▶ **DATA SUPPLIED**
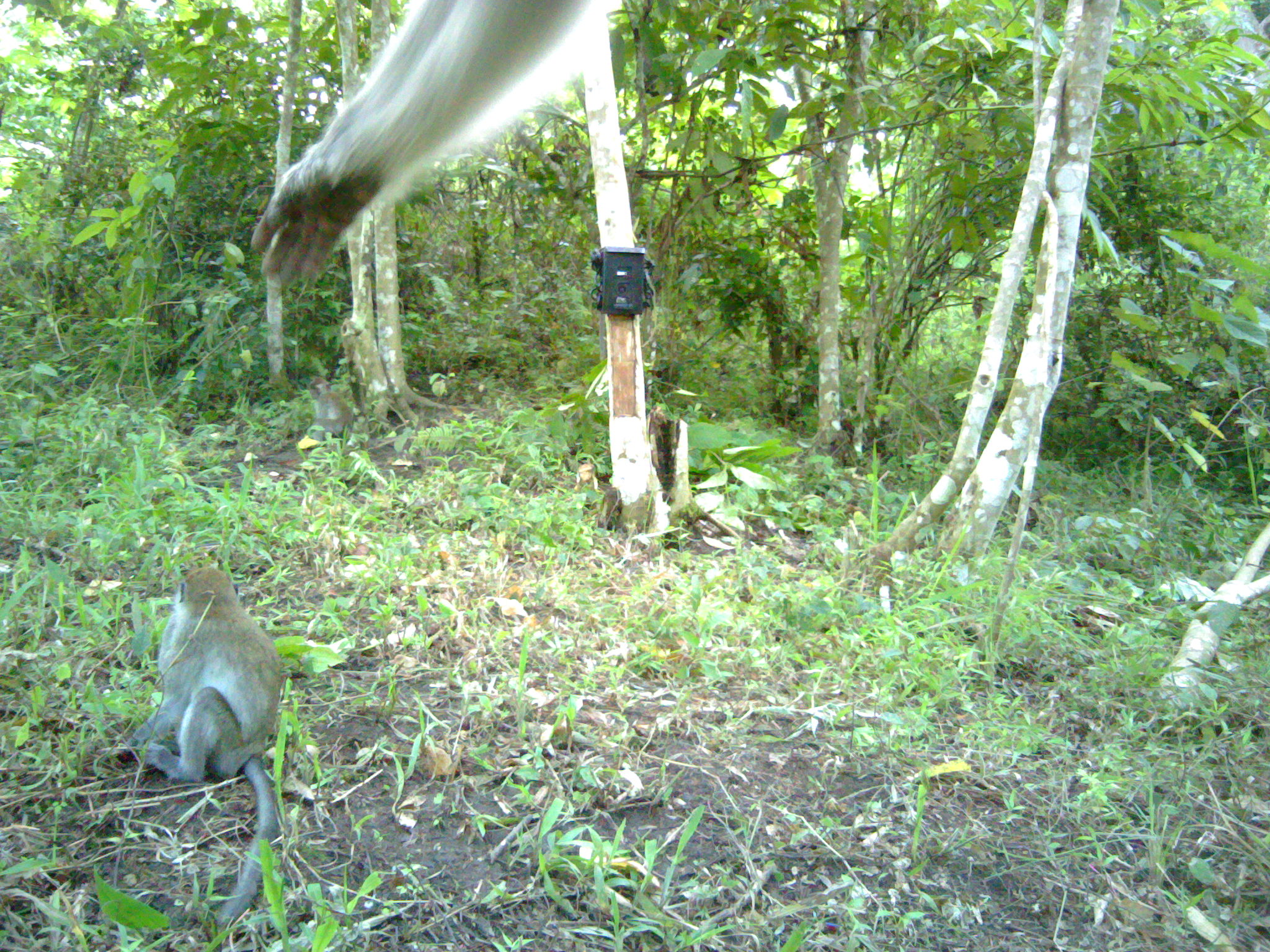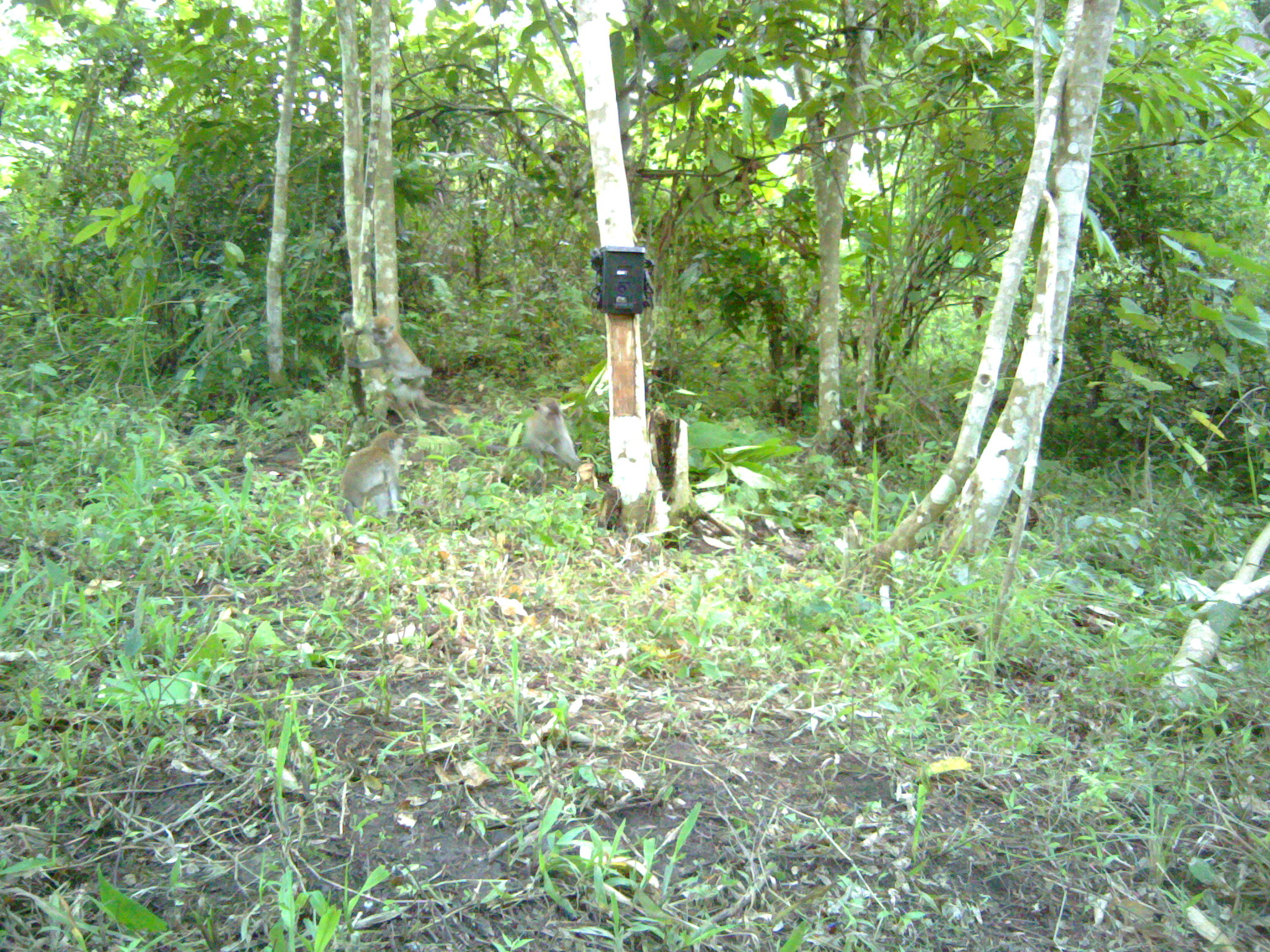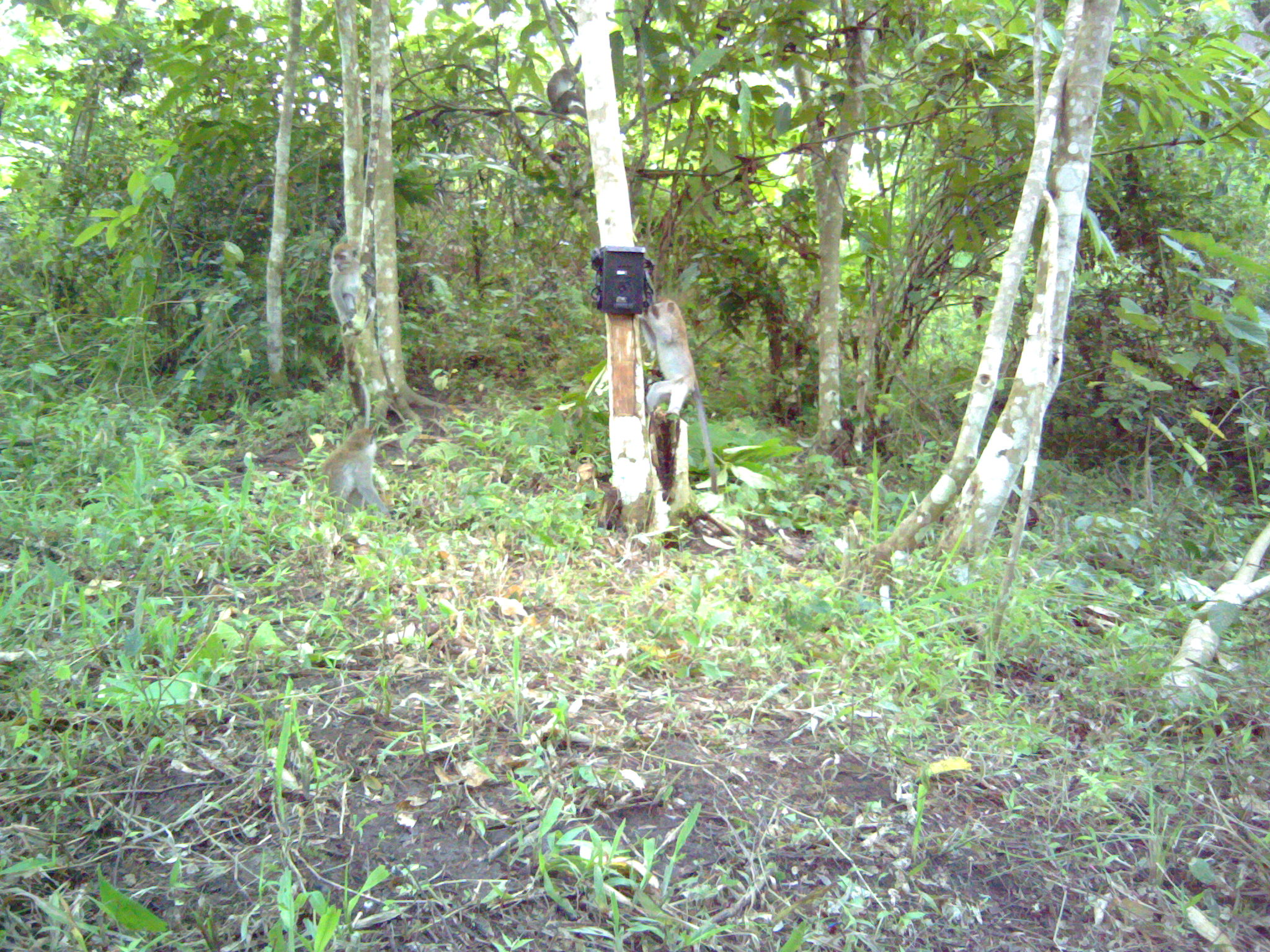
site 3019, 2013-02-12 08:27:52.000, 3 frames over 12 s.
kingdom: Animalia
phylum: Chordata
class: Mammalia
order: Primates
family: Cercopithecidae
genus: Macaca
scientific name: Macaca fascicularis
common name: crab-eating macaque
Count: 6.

---

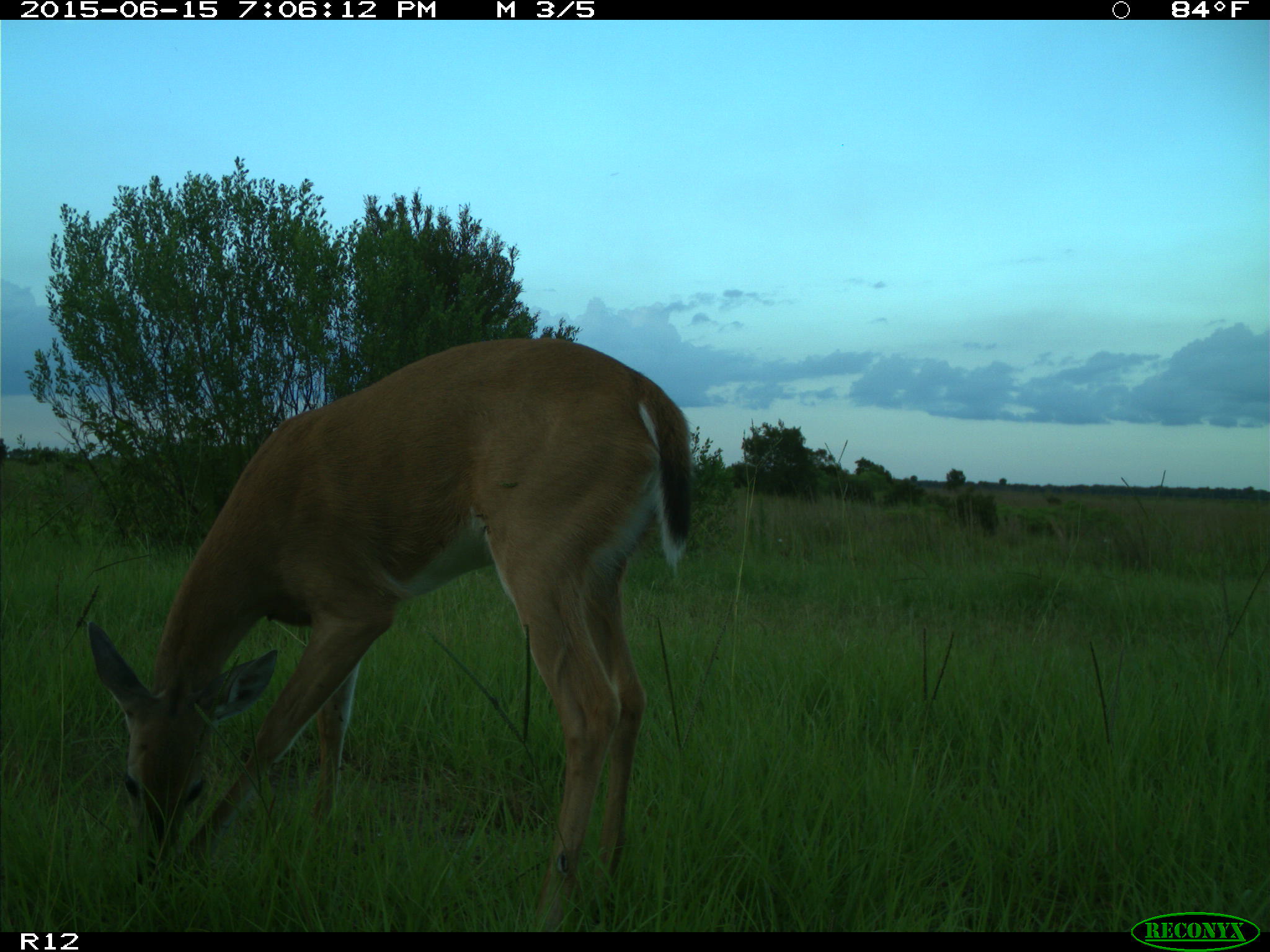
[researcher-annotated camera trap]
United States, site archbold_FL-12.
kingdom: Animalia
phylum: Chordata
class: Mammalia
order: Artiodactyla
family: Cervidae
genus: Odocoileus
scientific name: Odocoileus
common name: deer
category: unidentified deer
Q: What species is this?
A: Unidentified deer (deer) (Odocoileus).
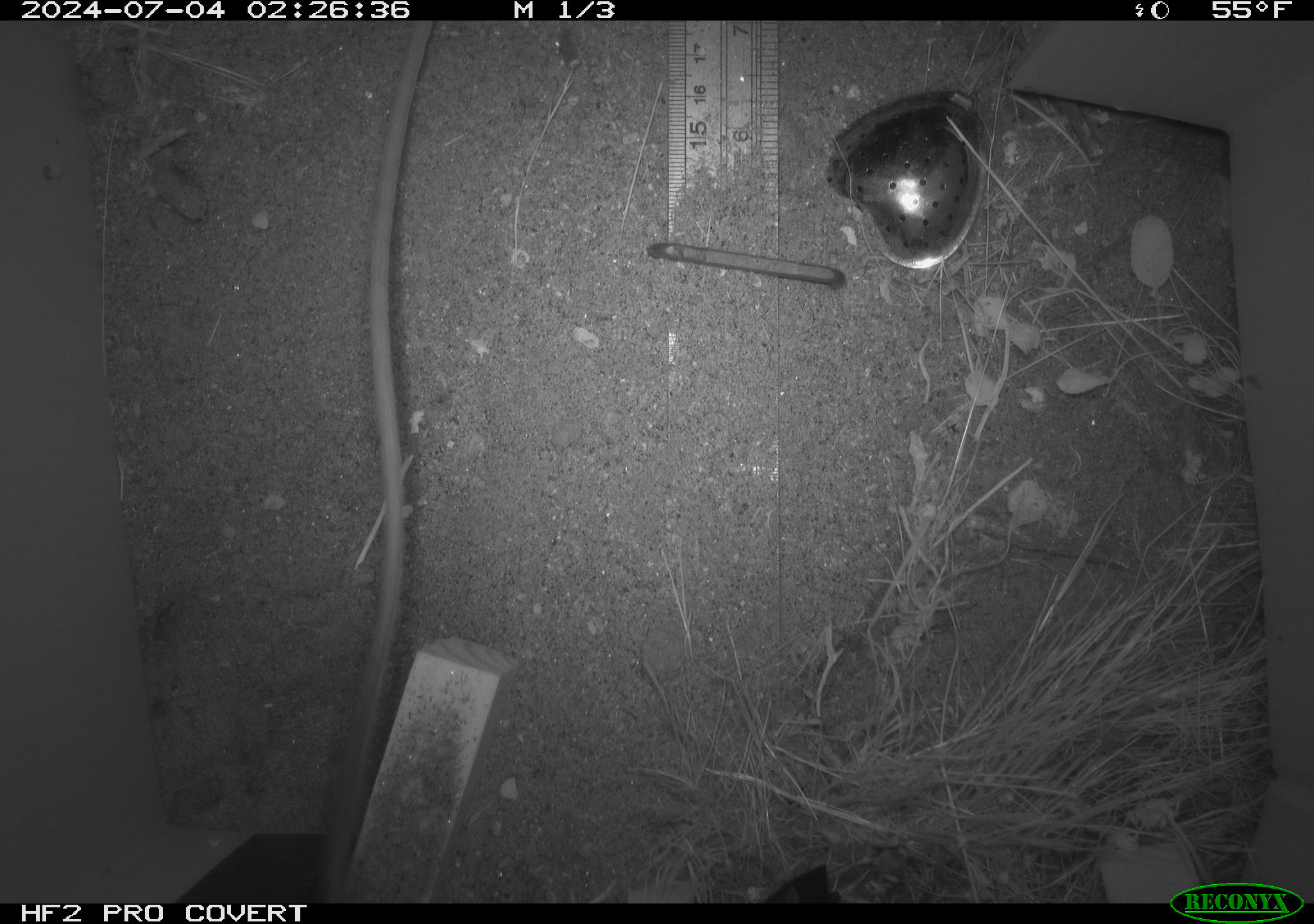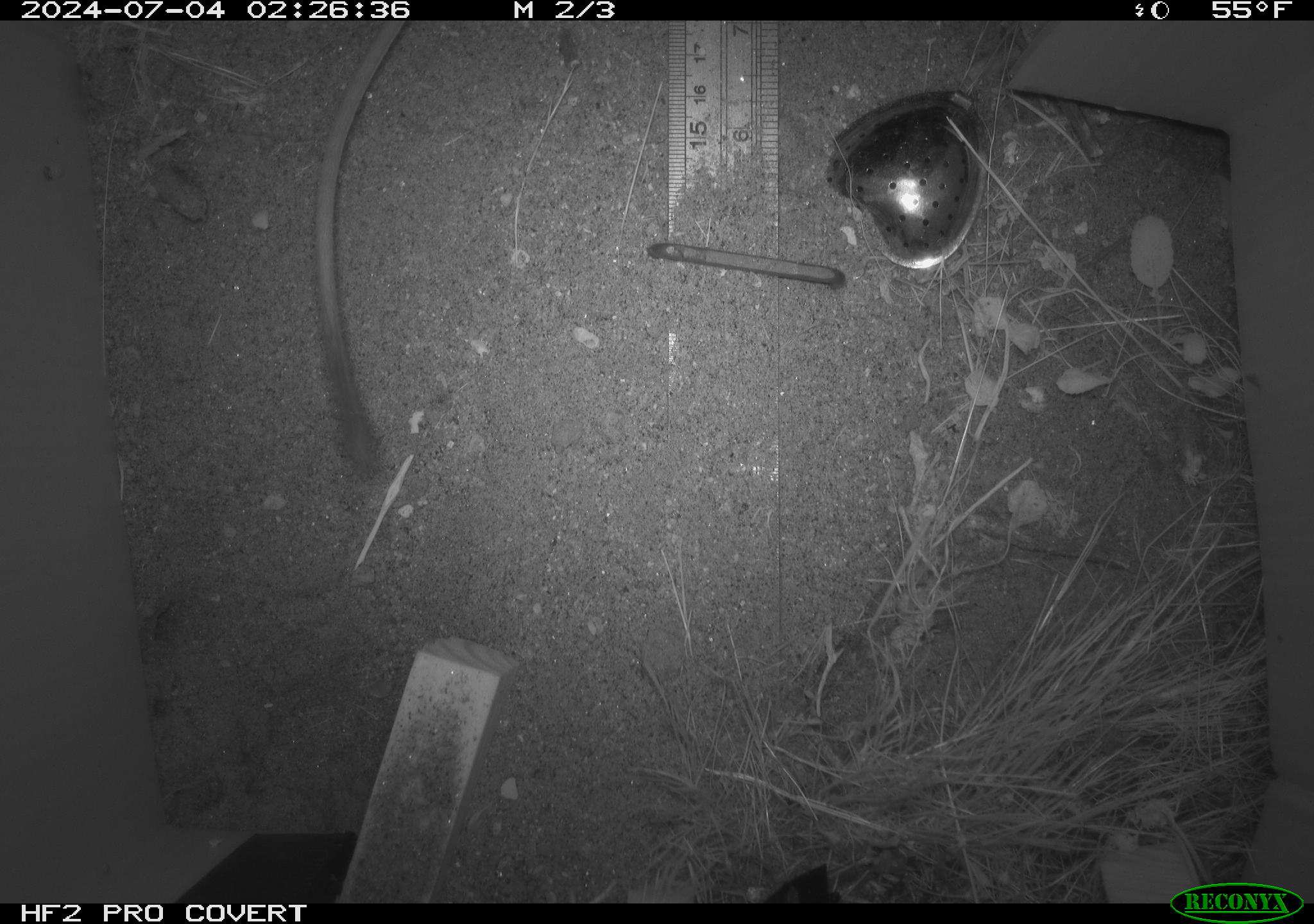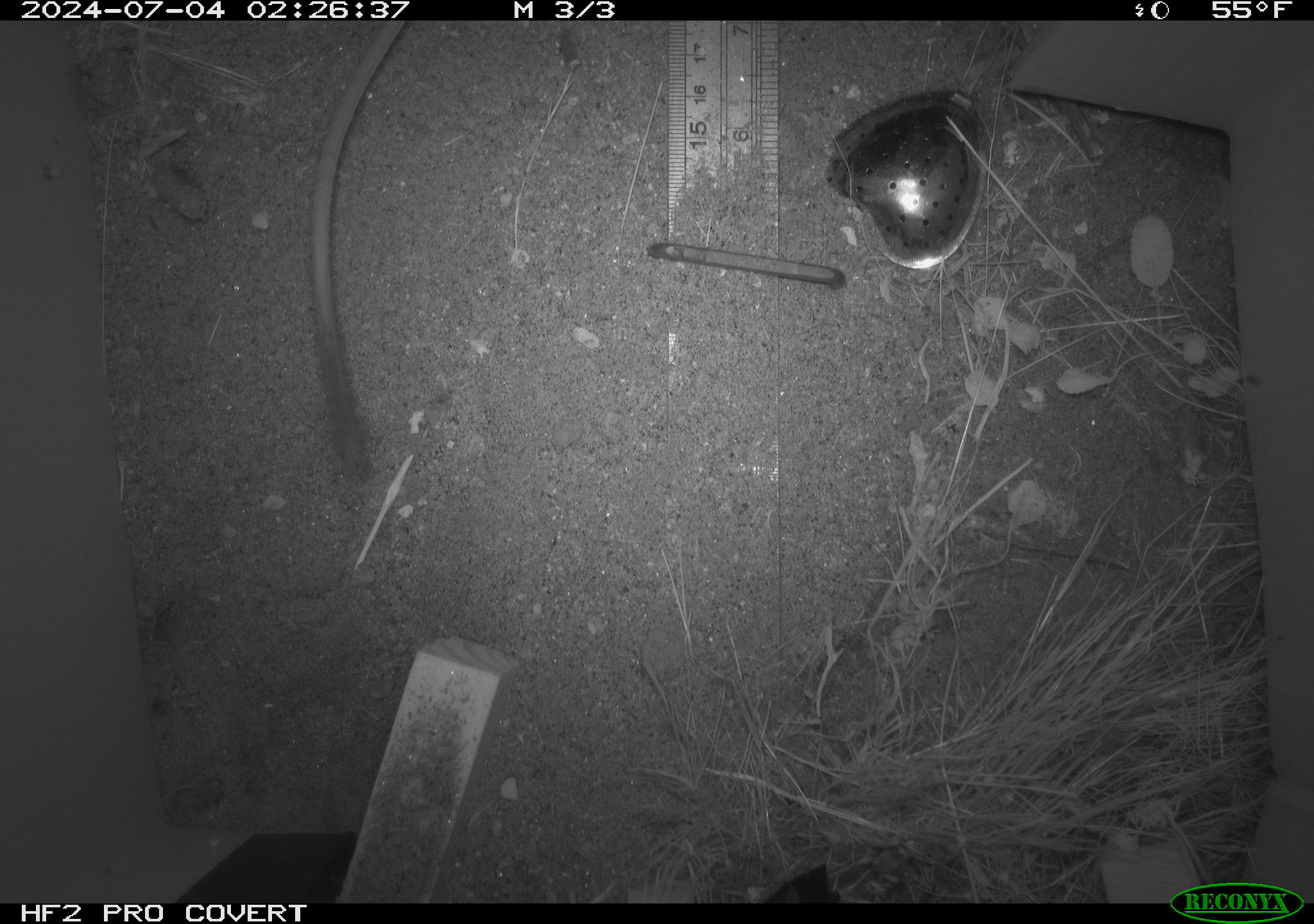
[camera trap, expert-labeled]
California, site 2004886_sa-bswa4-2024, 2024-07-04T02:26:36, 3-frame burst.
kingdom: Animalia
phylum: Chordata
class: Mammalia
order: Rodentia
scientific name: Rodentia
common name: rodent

▶ **PROBLEM DESCRIPTION**
With the pictures removed, print only the lines starting at the line that has "[researcher-annotated camera trap]" and ending at the line that has "common name: rodent", both ends included, exactly as they stand above.

▶ **SOLUTION TO THIS EXERCISE**
[researcher-annotated camera trap]
United States, site archbold_FL-12.
kingdom: Animalia
phylum: Chordata
class: Mammalia
order: Artiodactyla
family: Cervidae
genus: Odocoileus
scientific name: Odocoileus
common name: deer
category: unidentified deer
Q: What species is this?
A: Unidentified deer (deer) (Odocoileus).
[camera trap, expert-labeled]
California, site 2004886_sa-bswa4-2024, 2024-07-04T02:26:36, 3-frame burst.
kingdom: Animalia
phylum: Chordata
class: Mammalia
order: Rodentia
scientific name: Rodentia
common name: rodent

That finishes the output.